1 package wakame (1.76 ounces / 50 grams)
4 tablespoons soy sauce
2 tablespoons sugar
6 tablespoons rice vinegar
1 tablespoon toasted sesame oil
1 tablespoon sesame seeds
1 teaspoon sea salt
1 teaspoon red pepper flakes (optional)
1/2 onion
1 medium cucumber, peeled

Place a package of wakame (about 50 grams) into a medium saucepan and fill with water 1 to 2 inches above the seaweed. Bring to a boil and cook for 5 minutes or until seaweed is loose and chewy but not sticky. Over boiling will cause seaweed to be sticky and not chewy. Drain the water from the wakame, rinse with cold water and place into a large mixing bowl.

While prepping the seaweed, prepare the dressing for the salad: In a small mixing bowl combine the soy sauce, sugar, rice vinegar, sesame oil, sesame seeds, sea salt and red pepper until the solids are dissolved.

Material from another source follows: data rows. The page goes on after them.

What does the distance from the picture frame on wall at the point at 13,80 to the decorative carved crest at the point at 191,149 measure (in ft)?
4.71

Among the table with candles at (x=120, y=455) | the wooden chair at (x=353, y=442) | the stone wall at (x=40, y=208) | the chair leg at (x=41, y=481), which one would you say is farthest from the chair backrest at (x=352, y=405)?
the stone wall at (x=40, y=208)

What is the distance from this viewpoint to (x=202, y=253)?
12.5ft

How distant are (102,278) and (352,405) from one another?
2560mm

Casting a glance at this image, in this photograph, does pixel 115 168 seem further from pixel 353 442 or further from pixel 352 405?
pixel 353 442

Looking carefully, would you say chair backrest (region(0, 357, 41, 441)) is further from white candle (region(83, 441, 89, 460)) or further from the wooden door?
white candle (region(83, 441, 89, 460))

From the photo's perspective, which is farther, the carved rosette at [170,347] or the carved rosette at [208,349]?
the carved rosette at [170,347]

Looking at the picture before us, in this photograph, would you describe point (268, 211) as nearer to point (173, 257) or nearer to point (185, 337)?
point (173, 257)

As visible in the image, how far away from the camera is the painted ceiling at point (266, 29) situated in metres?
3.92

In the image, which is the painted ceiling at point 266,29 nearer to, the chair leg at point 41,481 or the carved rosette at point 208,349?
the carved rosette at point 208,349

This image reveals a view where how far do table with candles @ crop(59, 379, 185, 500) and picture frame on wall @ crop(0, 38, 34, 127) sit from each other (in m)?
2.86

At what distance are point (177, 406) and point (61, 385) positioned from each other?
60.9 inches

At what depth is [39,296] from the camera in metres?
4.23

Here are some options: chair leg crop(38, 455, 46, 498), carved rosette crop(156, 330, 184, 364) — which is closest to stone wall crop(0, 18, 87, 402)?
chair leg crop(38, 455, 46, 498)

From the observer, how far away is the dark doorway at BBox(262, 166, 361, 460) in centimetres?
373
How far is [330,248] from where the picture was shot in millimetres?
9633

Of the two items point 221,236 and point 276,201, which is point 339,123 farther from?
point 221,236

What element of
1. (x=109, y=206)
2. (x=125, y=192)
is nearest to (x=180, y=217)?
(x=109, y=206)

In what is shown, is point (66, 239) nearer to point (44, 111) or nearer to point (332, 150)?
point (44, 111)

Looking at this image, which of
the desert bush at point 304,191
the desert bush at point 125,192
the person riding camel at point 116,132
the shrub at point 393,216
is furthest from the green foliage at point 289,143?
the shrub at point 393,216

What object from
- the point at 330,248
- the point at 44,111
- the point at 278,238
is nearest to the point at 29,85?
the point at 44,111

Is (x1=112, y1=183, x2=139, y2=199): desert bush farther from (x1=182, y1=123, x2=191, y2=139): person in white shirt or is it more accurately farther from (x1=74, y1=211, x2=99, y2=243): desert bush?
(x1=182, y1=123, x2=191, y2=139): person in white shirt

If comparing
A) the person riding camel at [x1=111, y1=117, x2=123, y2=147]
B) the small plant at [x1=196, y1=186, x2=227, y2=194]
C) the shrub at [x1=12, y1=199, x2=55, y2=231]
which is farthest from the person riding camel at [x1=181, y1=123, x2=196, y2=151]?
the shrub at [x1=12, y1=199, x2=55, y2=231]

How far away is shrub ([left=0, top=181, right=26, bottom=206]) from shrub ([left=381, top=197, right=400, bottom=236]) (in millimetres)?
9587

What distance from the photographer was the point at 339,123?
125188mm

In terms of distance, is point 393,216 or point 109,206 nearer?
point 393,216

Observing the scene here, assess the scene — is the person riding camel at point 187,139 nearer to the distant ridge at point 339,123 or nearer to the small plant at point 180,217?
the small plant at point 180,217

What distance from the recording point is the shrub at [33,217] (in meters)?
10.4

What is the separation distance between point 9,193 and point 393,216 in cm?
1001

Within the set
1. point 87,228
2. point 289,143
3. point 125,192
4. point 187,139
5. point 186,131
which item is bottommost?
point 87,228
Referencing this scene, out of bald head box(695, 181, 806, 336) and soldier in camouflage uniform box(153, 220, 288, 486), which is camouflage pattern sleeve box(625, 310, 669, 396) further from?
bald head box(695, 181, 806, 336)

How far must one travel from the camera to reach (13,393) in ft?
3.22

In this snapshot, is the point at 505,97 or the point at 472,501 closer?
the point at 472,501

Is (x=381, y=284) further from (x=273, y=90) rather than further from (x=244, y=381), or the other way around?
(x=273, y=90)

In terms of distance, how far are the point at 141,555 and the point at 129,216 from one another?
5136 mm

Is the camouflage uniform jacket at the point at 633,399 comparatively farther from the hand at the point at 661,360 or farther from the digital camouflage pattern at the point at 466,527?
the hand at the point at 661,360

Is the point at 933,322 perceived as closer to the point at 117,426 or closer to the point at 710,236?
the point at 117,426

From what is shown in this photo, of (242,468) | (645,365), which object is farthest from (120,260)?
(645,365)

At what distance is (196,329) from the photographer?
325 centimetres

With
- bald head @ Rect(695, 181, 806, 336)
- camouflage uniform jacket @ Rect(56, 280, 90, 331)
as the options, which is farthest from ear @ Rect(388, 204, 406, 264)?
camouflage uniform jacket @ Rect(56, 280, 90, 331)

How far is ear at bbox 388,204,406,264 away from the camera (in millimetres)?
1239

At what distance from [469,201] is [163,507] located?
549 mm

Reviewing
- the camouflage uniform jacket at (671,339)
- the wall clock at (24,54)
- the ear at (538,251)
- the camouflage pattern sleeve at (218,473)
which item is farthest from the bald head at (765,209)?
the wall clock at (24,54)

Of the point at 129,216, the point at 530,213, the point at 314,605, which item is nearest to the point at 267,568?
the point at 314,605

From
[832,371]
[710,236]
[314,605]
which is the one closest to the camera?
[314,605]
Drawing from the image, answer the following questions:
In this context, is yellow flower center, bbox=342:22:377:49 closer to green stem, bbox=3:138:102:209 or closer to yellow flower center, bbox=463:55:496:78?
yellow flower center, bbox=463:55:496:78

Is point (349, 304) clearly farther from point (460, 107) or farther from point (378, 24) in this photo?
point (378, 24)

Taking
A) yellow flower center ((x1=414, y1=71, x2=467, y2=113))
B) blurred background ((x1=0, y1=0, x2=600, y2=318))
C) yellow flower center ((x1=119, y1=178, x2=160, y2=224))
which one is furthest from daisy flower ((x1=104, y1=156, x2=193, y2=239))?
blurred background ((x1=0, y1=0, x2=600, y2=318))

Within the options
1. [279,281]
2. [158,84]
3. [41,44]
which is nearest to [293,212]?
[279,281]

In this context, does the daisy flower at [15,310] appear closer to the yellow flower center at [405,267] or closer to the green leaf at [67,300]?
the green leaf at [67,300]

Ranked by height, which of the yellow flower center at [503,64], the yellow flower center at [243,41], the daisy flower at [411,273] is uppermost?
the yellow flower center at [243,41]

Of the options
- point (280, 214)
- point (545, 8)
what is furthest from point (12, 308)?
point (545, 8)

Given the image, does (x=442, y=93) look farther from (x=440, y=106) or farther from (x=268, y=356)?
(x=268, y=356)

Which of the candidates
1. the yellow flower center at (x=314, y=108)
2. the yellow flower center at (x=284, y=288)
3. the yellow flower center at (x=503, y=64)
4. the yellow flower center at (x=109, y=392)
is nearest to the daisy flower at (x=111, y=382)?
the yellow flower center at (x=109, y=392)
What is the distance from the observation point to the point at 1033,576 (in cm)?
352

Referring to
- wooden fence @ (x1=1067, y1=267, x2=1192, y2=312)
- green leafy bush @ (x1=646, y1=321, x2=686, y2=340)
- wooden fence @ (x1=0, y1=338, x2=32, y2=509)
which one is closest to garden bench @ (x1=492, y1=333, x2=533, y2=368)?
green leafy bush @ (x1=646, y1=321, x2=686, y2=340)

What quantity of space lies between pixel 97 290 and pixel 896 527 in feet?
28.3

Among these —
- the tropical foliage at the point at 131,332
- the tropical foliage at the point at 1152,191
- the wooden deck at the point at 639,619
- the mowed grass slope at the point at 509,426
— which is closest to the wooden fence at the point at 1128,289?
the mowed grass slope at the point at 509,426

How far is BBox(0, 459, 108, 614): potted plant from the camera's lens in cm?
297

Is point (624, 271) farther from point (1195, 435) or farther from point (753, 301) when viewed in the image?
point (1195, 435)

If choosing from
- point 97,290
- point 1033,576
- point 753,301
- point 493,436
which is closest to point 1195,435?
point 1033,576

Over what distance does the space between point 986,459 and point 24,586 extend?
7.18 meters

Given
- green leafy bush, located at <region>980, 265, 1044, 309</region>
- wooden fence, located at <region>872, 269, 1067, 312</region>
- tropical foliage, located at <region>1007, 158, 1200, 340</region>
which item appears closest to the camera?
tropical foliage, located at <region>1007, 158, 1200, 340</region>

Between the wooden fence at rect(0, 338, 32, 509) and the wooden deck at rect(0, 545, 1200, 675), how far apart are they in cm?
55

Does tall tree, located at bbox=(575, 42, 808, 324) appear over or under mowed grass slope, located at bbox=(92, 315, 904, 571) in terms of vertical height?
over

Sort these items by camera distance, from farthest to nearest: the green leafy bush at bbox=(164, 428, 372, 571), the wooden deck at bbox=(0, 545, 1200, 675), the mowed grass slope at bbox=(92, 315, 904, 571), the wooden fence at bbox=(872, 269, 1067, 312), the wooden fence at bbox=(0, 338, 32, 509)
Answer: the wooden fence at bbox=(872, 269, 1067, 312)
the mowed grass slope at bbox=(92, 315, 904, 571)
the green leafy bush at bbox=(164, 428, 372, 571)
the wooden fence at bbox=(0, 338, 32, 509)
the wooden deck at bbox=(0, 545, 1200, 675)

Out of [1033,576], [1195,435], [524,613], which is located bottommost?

Slice the onion and cucumber into long narrow pieces and add to the dressing. Ensure the onions are separated into individual pieces and marinate for at least 5 to 10 minutes (marinating longer will result in a more flavorful salad).

Pour the dressing over the drained wakame and mix thoroughly. Cover and chill in refrigerator for 30 minutes. Serve chilled.